Top officials at the National Archives and Records Administration are defending the agency’s recently-deployed $430 million Electronic Records Archive against criticism from a federal auditor that the archive is not fully searchable by text.
While NARA officials concede that only a small portion of the e-archive currently is text-searchable, that portion will continue to grow and “huge amounts” of material will be text-searchable in the next 10 years, an agency official said on Nov. 1.
The dispute began when Paul Brachfeld, NARA’s inspector general, claimed that NARA’s e-archive solution is fundamentally flawed because it was not designed to be fully text-searchable.
Searching text impossible in NARA's e-records archive, IG says
People accessing the archive generally may only search labels or tags, also known as metadata, related to the documents, rather than searching the text of the documents directly, Brachfeld said in an interview with Federal Computer Week on Oct. 26.
Lack of full text search “is one of the profound problems with the ERA at this point,” Brachfeld said. “Metadata alone does not tell the story of what is in the documents.”
However, NARA officials responding to the complaint have suggested that there might be some misunderstandings of how the ERA was conceived and what it is supposed to do.
“It appears that you and some of your staff have been given what appear to be conflicting answers,” David Ferriero, Archivist of the United States, wrote in a response letter to Brachfeld dated earlier this year. His response letter was provided to Federal Computer Week on Oct. 31.
“I am committed to attaining a fully content-searchable ERA,” Ferriero wrote in that letter. “My commitment has not changed.”
A NARA official explained that only a small part of the ERA currently is open to the public, while the remainder is currently categorized for possible release at later dates under laws pertaining to presidential, congressional, classified and census records, among other laws.

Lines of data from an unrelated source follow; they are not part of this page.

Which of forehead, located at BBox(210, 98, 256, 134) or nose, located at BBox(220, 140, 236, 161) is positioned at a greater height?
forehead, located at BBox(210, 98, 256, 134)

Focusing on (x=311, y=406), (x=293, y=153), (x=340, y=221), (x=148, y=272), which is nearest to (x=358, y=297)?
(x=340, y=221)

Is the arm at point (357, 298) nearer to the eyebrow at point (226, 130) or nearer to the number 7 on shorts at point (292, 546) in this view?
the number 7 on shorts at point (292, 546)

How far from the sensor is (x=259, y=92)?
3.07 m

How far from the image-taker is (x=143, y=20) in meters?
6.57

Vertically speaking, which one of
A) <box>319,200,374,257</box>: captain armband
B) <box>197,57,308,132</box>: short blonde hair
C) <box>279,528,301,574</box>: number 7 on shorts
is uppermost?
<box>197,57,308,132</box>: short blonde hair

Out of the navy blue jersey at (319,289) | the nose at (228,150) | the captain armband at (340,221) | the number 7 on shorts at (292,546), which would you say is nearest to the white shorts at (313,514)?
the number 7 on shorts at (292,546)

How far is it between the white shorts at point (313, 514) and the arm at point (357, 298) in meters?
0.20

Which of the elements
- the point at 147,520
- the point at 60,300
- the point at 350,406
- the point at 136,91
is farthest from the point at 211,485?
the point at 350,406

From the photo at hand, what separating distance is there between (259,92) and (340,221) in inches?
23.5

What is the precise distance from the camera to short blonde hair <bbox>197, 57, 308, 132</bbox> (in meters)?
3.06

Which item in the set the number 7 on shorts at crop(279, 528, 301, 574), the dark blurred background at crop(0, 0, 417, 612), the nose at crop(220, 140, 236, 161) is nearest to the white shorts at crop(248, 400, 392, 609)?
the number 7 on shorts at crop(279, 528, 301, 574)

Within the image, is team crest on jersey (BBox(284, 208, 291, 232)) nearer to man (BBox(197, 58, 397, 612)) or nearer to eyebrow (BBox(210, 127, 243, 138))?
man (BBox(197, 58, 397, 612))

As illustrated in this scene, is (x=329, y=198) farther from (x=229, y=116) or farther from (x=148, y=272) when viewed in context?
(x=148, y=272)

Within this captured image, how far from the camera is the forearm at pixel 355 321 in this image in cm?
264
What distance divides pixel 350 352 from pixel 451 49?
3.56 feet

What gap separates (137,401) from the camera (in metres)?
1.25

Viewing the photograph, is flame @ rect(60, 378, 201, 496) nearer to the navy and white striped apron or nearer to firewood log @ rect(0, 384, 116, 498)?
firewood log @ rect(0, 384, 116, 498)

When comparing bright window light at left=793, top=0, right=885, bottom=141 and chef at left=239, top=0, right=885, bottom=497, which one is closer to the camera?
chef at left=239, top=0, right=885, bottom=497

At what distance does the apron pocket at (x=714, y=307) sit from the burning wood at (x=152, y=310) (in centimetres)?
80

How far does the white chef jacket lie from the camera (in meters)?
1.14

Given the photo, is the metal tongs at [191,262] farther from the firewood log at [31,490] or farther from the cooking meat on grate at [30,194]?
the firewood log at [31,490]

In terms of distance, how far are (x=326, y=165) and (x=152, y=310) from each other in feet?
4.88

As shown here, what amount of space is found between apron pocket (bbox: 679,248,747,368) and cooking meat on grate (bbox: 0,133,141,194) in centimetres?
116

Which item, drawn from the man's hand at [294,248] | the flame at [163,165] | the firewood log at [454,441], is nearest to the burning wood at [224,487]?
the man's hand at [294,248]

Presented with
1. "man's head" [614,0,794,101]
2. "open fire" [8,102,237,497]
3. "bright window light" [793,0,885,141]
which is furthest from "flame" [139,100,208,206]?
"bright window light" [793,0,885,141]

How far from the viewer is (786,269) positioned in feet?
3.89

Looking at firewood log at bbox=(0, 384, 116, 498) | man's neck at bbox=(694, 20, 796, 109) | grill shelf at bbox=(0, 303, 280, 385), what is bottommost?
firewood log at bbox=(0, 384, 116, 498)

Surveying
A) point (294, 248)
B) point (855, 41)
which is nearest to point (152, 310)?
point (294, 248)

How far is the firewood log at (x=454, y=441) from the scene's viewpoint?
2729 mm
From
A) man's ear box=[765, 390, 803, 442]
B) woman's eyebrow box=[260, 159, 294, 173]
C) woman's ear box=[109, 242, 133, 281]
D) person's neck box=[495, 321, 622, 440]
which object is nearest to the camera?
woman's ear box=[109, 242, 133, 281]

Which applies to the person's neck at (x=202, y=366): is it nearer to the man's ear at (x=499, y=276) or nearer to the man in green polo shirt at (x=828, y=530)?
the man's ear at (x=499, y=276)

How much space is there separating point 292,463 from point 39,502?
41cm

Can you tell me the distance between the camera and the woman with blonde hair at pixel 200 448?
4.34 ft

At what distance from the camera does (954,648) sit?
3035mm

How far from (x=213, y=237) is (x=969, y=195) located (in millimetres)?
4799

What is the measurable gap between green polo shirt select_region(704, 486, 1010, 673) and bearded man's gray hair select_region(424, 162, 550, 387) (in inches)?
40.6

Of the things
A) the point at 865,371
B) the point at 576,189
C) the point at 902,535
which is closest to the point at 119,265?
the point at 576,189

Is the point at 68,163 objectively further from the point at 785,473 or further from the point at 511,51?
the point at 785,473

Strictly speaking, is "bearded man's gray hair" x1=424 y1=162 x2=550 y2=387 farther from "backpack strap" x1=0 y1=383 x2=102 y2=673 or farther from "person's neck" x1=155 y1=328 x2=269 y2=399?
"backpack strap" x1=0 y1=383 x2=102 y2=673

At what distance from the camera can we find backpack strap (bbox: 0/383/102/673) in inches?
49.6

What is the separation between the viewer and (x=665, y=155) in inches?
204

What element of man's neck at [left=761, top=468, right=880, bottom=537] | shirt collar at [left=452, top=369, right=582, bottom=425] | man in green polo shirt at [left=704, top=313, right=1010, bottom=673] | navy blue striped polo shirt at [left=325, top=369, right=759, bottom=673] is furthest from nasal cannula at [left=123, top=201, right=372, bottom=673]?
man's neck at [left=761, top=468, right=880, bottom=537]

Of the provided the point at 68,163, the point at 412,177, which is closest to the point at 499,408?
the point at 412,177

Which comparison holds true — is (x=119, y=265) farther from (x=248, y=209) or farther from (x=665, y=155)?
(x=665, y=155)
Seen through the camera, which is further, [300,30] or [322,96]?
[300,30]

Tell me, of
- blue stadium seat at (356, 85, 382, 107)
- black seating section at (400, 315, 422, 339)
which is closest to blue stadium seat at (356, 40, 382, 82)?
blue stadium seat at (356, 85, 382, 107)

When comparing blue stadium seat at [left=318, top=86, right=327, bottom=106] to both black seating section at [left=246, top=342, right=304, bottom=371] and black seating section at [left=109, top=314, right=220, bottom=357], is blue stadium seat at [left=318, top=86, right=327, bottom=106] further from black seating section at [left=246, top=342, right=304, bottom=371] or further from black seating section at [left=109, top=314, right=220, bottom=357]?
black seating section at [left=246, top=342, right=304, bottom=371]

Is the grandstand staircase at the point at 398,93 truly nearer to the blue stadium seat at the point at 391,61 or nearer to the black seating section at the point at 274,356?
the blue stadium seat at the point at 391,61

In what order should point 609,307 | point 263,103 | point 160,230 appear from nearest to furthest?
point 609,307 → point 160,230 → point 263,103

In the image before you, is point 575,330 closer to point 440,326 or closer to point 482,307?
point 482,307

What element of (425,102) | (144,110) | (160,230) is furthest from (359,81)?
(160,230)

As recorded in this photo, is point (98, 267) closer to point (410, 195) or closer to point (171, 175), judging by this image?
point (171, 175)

Regarding the public part of the ERA, known as the Online Public Access system, a substantial part of the public archive currently consists of scanned historic documents, which are non-digital documents converted to digital images. Those are not text searchable, although efforts are underway to develop technologies and methods to make them text-searchable, according to David Lake, a communications manager for NARA.
At the same time, a small part of the online public access system currently consists of “born-electronic” documents such as emails and word processing documents that are text-searchable, utilizing NARA’s Vivisimo Search Engine application, Lake said. The percentage of born-electric documents currently could be as small as 1 percent, he said.
Over the next 10 years, as agencies deliver more material to the e-archive, the born-electronic documents in the archive will increase in number, making a larger portion of the e-archive searchable by text, even while scanned historic documents also are coming in, Lake added.
For example, over the next five to 10 years, 300 million emails from the George W. Bush administration will become available in the archive, he said.
“I wish I had a crystal ball to predict everything that will be coming in the door,” Lake said. “It will be a huge amount of born-electronic materials, and a huge amount of scanned images as well. In the next 10 years we will see a substantial increase in materials,” Lake said. The materials that originated electronically, such as emails, will be text-searchable in the archive, he said.
There are many challenges ahead in reviewing documents for classified material and privacy requirements before releasing them to the public. In addition, 350 terabytes of data from the 2010 Census will be coming in to the archive for storage but will not be accessible, by law, for 72 years.
NARA officials previously had acknowledged some of the limitations with the ERA. The agency finished its $430 million system development contract with Lockheed Martin Corp. in September and did not extend it for an optional year. It has hired IBM Corp. to maintain and operate the ERA on an annual contract valued at $243 million over 10 years if all options are exercised.
Alice Lipowicz is a staff writer covering government 2.0, homeland security and other IT policies for Federal Computer Week.